This is just a taste from the wonderful website of 1000faces coffee roasters in Athens, Ga.take the time - read the site - order some coffee - or better yet find it in community near you
1000faces coffee - MANIFESTO
Enjoy! Enjoy! Enjoy!
We want you to know the story behind the coffee you consume and to learn how buying locally roasted coffee benefits YOU. We want to encourage you to think about the gas we can save, the community we can create, and the freshness that should be experienced.
Challenge us as we challenge you! Let us be a community of open dialogue! Let’s do this together!!!
Ask us what price we are paying to the farmers with whom we work. Ask us to take you to the farms. In a business shrouded with secrecy, our model is founded on total transparency. Ask other coffee vendors and roasters how much they are paying for their beans and how that money is being distributed. We want you to understand what happens in small farming communities when vendors and roasters approach coffee as a commodity rather than an artisan creation. We think you’ll find out why we are trying to do what we are doing.
Resisting bad coffee is an act of what the poet Hakim Bey would call “overcoming tourism”. We demand that you overcome the passive distraction of bad coffee. We demand that you overcome the cheap representational living that comes with drinking bad coffee. We demand that our fellow Athens citizens embrace good coffee!!!
Keep your brewing equipment like your dojo; clean and ready for action. Use freshly drawn filtered or bottled water. Coffee peaks within a week of the roast, so try to get it within that time frame. Use the right grind setting and for god’s sake, grind your coffee just before brewing. do not buy ground coffee!
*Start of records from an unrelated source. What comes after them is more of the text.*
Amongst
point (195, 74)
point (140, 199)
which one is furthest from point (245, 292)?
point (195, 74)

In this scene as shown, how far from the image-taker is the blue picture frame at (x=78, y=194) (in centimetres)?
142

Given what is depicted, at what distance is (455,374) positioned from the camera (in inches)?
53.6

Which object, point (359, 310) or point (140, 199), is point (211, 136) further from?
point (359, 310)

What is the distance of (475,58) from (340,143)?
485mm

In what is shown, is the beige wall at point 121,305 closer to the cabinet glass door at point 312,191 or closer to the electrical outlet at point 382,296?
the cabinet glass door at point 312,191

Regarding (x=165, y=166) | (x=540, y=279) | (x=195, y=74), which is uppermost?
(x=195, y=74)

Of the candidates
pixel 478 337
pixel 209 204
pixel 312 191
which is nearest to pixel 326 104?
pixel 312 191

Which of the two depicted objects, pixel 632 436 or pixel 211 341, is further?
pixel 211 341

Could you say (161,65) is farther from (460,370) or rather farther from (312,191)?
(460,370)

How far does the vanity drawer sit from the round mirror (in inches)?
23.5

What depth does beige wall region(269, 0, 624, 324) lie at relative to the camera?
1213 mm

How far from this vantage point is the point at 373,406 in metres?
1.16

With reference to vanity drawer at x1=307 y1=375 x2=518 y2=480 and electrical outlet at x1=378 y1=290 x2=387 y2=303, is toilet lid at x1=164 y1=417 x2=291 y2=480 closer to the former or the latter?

If you are using a natural paper filter, rinse it with hot water before use. Use the right amount of coffee, two tablespoons per six-ounce cup. Brew your coffee at 195-205 degrees Fahrenheit. Store brewed coffee off the heat, as it will burn. Don’t reheat coffee; return cold coffee to the earth. Store a week’s supply of coffee in an airtight container and keep it room temperature and out of direct contact with the light.